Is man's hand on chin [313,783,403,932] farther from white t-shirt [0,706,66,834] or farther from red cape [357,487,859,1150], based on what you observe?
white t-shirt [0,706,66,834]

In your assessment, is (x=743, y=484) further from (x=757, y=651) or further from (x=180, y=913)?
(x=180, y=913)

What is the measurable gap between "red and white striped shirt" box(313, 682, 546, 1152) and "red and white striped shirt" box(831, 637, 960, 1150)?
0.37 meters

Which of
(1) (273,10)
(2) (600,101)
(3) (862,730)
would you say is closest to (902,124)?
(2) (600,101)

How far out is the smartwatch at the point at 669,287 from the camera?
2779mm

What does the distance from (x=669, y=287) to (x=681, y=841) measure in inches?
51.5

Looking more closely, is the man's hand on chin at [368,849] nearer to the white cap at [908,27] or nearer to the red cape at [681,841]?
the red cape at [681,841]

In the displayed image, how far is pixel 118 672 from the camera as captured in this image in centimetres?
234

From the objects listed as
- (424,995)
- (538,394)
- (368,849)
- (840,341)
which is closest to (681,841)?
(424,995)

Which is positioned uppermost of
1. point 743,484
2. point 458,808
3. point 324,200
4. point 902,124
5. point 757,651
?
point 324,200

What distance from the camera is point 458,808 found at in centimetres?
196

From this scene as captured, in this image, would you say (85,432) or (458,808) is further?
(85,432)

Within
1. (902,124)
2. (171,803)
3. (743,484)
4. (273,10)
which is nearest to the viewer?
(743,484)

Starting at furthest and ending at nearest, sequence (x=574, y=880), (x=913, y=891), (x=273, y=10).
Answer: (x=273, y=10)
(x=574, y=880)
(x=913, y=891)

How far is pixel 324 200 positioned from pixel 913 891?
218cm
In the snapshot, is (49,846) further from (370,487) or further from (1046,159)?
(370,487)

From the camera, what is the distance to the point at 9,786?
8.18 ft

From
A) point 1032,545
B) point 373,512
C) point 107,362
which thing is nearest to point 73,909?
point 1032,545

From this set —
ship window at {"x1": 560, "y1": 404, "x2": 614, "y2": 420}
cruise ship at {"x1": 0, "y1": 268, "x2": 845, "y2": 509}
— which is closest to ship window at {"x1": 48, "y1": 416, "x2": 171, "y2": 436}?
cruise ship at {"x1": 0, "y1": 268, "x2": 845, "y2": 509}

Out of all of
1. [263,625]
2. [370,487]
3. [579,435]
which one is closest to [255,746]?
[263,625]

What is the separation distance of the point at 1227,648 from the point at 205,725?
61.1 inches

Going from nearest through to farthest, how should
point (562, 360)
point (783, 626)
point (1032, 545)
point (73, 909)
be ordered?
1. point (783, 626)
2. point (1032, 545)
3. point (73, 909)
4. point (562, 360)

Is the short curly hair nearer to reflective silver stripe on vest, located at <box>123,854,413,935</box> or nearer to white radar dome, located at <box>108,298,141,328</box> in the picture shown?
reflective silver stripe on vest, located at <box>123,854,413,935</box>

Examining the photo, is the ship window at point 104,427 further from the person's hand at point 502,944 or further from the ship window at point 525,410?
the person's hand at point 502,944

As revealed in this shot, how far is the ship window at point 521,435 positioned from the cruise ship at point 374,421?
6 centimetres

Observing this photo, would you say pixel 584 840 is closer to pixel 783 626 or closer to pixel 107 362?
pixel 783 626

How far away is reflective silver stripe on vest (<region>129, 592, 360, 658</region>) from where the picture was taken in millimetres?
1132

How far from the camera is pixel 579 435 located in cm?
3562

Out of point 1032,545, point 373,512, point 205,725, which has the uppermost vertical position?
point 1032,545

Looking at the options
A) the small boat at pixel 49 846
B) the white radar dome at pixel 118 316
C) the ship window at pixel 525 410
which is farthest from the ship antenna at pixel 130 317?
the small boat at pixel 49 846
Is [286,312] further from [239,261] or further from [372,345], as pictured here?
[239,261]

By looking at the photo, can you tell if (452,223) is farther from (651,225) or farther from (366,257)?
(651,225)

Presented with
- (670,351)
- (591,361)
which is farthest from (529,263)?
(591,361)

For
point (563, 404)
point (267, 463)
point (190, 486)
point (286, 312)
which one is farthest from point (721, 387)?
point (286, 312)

━━━━

Given task: Put every line of the entries above into a Markdown table with two columns, Number and Line. Number the rows in order and leave out blank lines.

Expected answer:
| Number | Line |
|---|---|
| 1 | Is man's hand on chin [313,783,403,932] farther from white t-shirt [0,706,66,834] or farther from red cape [357,487,859,1150], based on what you observe? |
| 2 | white t-shirt [0,706,66,834] |
| 3 | In your assessment, is (x=743, y=484) further from (x=757, y=651) or further from (x=180, y=913)? |
| 4 | (x=180, y=913) |
| 5 | What is the measurable gap between "red and white striped shirt" box(313, 682, 546, 1152) and "red and white striped shirt" box(831, 637, 960, 1150)? |
| 6 | 0.37 meters |
| 7 | Which of |
| 8 | (1) (273,10) |
| 9 | (2) (600,101) |
| 10 | (3) (862,730) |
| 11 | would you say is closest to (902,124)? |
| 12 | (2) (600,101) |
| 13 | How far out is the smartwatch at the point at 669,287 from the camera? |
| 14 | 2779mm |
| 15 | What does the distance from (x=669, y=287) to (x=681, y=841) measure in inches? |
| 16 | 51.5 |
| 17 | Looking more closely, is the man's hand on chin at [368,849] nearer to the white cap at [908,27] or nearer to the red cape at [681,841]? |
| 18 | the red cape at [681,841] |
| 19 | In the displayed image, how far is pixel 118 672 from the camera as captured in this image in centimetres? |
| 20 | 234 |
| 21 | From the objects listed as |
| 22 | - (424,995) |
| 23 | - (538,394) |
| 24 | - (368,849) |
| 25 | - (840,341) |
| 26 | which is closest to (681,841)? |
| 27 | (424,995) |
| 28 | Which is positioned uppermost of |
| 29 | 1. point 743,484 |
| 30 | 2. point 458,808 |
| 31 | 3. point 324,200 |
| 32 | 4. point 902,124 |
| 33 | 5. point 757,651 |
| 34 | ? |
| 35 | point 324,200 |
| 36 | What distance from the camera is point 458,808 found at in centimetres? |
| 37 | 196 |
| 38 | From this scene as captured, in this image, would you say (85,432) or (458,808) is further? |
| 39 | (85,432) |
| 40 | Within |
| 41 | 1. (902,124) |
| 42 | 2. (171,803) |
| 43 | 3. (743,484) |
| 44 | 4. (273,10) |
| 45 | which is nearest to the viewer? |
| 46 | (743,484) |
| 47 | Starting at furthest and ending at nearest, sequence (x=574, y=880), (x=913, y=891), (x=273, y=10). |
| 48 | Answer: (x=273, y=10) |
| 49 | (x=574, y=880) |
| 50 | (x=913, y=891) |
| 51 | How far is pixel 324 200 positioned from pixel 913 891? |
| 52 | 218cm |
| 53 | In the snapshot, is (49,846) further from (370,487) or further from (1046,159)? |
| 54 | (370,487) |
| 55 | From the camera, what is the distance to the point at 9,786? |
| 56 | 8.18 ft |
| 57 | From |
| 58 | A) point 1032,545 |
| 59 | B) point 373,512 |
| 60 | C) point 107,362 |
| 61 | which thing is nearest to point 73,909? |
| 62 | point 1032,545 |
| 63 | From this set — |
| 64 | ship window at {"x1": 560, "y1": 404, "x2": 614, "y2": 420} |
| 65 | cruise ship at {"x1": 0, "y1": 268, "x2": 845, "y2": 509} |
| 66 | — which is closest to ship window at {"x1": 48, "y1": 416, "x2": 171, "y2": 436}? |
| 67 | cruise ship at {"x1": 0, "y1": 268, "x2": 845, "y2": 509} |
| 68 | Out of all of |
| 69 | 1. [263,625] |
| 70 | 2. [370,487] |
| 71 | 3. [579,435] |
| 72 | which one is closest to [255,746]? |
| 73 | [263,625] |
| 74 | What is the separation distance of the point at 1227,648 from the point at 205,725? |
| 75 | 61.1 inches |
| 76 | Going from nearest through to farthest, how should |
| 77 | point (562, 360) |
| 78 | point (783, 626) |
| 79 | point (1032, 545) |
| 80 | point (73, 909) |
| 81 | be ordered? |
| 82 | 1. point (783, 626) |
| 83 | 2. point (1032, 545) |
| 84 | 3. point (73, 909) |
| 85 | 4. point (562, 360) |
| 86 | Is the short curly hair nearer to reflective silver stripe on vest, located at <box>123,854,413,935</box> or nearer to white radar dome, located at <box>108,298,141,328</box> in the picture shown? |
| 87 | reflective silver stripe on vest, located at <box>123,854,413,935</box> |
| 88 | Examining the photo, is the ship window at point 104,427 further from the person's hand at point 502,944 or further from the ship window at point 525,410? |
| 89 | the person's hand at point 502,944 |
| 90 | As revealed in this shot, how far is the ship window at point 521,435 positioned from the cruise ship at point 374,421? |
| 91 | 6 centimetres |
| 92 | Observing this photo, would you say pixel 584 840 is closer to pixel 783 626 or closer to pixel 107 362? |
| 93 | pixel 783 626 |
| 94 | How far away is reflective silver stripe on vest (<region>129, 592, 360, 658</region>) from where the picture was taken in millimetres? |
| 95 | 1132 |
| 96 | How far from the camera is pixel 579 435 located in cm? |
| 97 | 3562 |
| 98 | Out of point 1032,545, point 373,512, point 205,725, which has the uppermost vertical position? |
| 99 | point 1032,545 |
| 100 | Looking at the options |
| 101 | A) the small boat at pixel 49 846 |
| 102 | B) the white radar dome at pixel 118 316 |
| 103 | C) the ship window at pixel 525 410 |
| 104 | which is farthest from the ship antenna at pixel 130 317? |
| 105 | the small boat at pixel 49 846 |
| 106 | Is [286,312] further from [239,261] or further from [372,345], as pictured here? |
| 107 | [239,261] |
| 108 | By looking at the photo, can you tell if (452,223) is farther from (651,225) or farther from (366,257)? |
| 109 | (651,225) |
| 110 | Presented with |
| 111 | - (670,351) |
| 112 | - (591,361) |
| 113 | which is farthest from (529,263)? |
| 114 | (591,361) |
| 115 | For |
| 116 | point (563, 404) |
| 117 | point (267, 463) |
| 118 | point (190, 486) |
| 119 | point (286, 312) |
| 120 | which one is farthest from point (721, 387)? |
| 121 | point (286, 312) |